On Succession planning
Next generation will soon be involved in the business - not involved presently

On Other markets

  • Started the process for registering our products in Canada; tough market
  • 40% growth yoy (9 mths) in domestic market, it’s a growing market
  • Other Asian countries to whom we supply - bangladesh, philippines, indonesia, sri lanka, malaysia, vietnam
  • Named few European countries too including Russia and Netherlands

On New facility (for sanitizers, mouthwashes etc…)

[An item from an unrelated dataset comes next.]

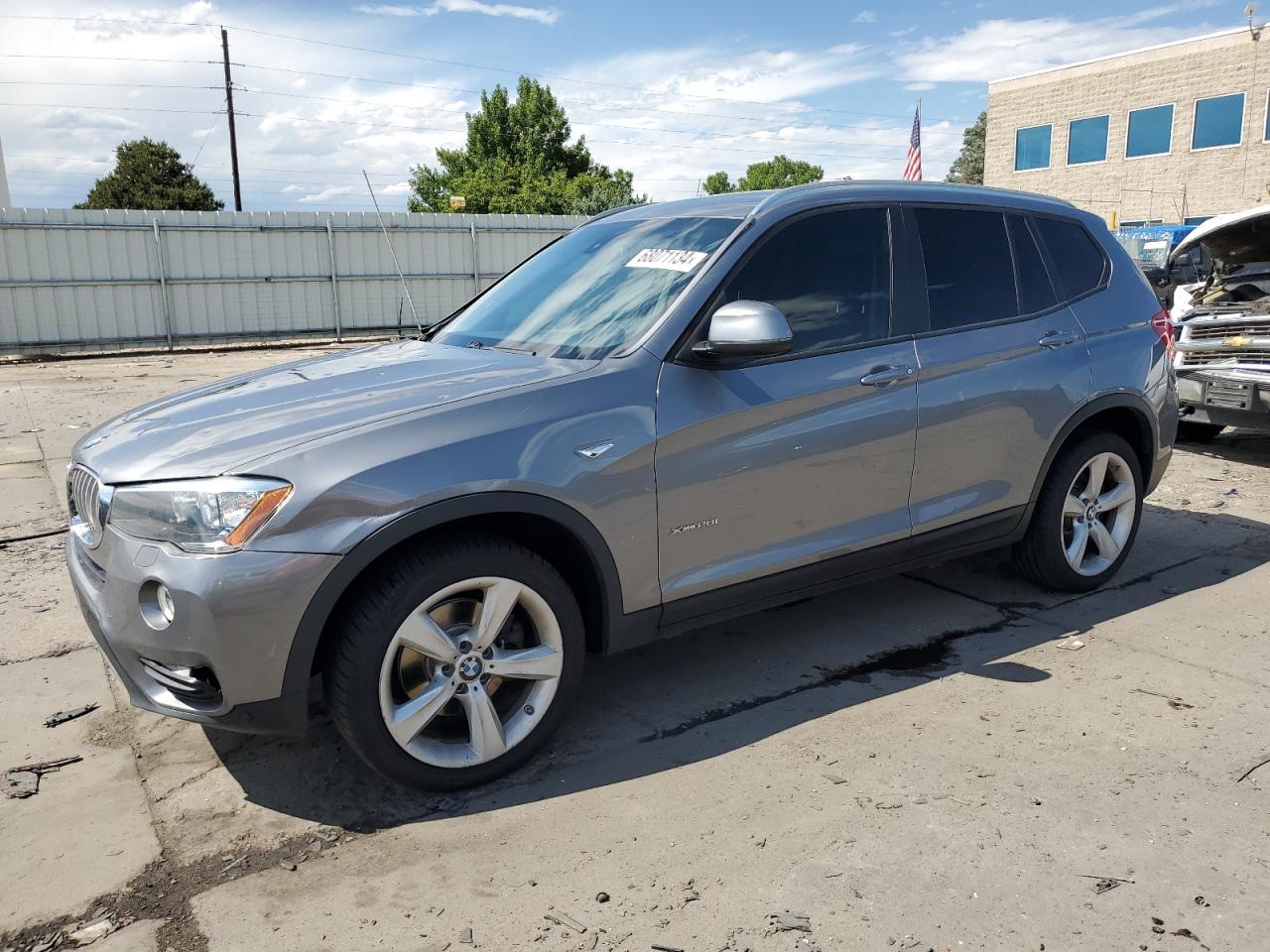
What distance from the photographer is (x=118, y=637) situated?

  • New facility for new products, 16ksqft fy24 - how much topline will it contribute? - facility will be ready by end of this FY, but will be usable in next FY because lot of regulatory compliances need to be fulfilled. Upon fulfilling compliances, we expect to do 10-15% capacity utilization in 1st year & generate 3-5cr; marketing these new products will take time
  • What is the max revenue you can generate from this new facility - it will take time in selling those products; it’s a new line - in 3-4 years we will get there with 50% utilization (50cr target to marketing team); 75-100 cr. we can generate , but capacity can be enhanced, and also product mix (high value added) change can generate higher revenue, tough to quantify at this moment. 75 cr is a conservative estimate at 100% utilization

On Differentiation/Comp adv. & Entry barriers

  • Differentiating factor → pricing due to low cost, quality at par with MNCs
  • What about competition from domestic players in future since margins are juicy? - quality, R&D - no facility out there that can compete except MNCs - even if it comes, we can beat with quality and pricing
  • Entry to barriers - inhouse formulations - learning curve/experience/expertise - it takes time to establish - now we are doing innovation with R&D dept

On products not being popular with top tier dentists
how are you trying to win over top tier dentists to use prevest products over 3M, sirona dentsply etc…? - free samples, trying to win them. Secondly, its not that none of the top tier dentist use our products

  • Dr. Sai, director with prevest, also a dentist & professor says that - dentist have a perception that intl. brands are better than Indian brands, they hv been trained on European brands. That is why we are giving our products to dental institutes to fix the problem at the core - it takes time to change the perception, can take 5-6 years

On products, market etc…

  • Top 20 products contributing to 80% of revenue; rest of the products are just complimenting these top products
  • 140 distributors - 90 dealers for intl market, 60 for domestic mkt
  • Materials market - domestic mkt is ~1000cr; Intl market data not available, but much bigger than domestic mkt

My read is that topline numbers are the key monitorable here. Mgmt. is super bullish on 25-30% growth as always. In sync with earlier guidance for FY23. But, last 4-5 qtrs. have been flattish and hence next 2-3 should be imp from that perspective.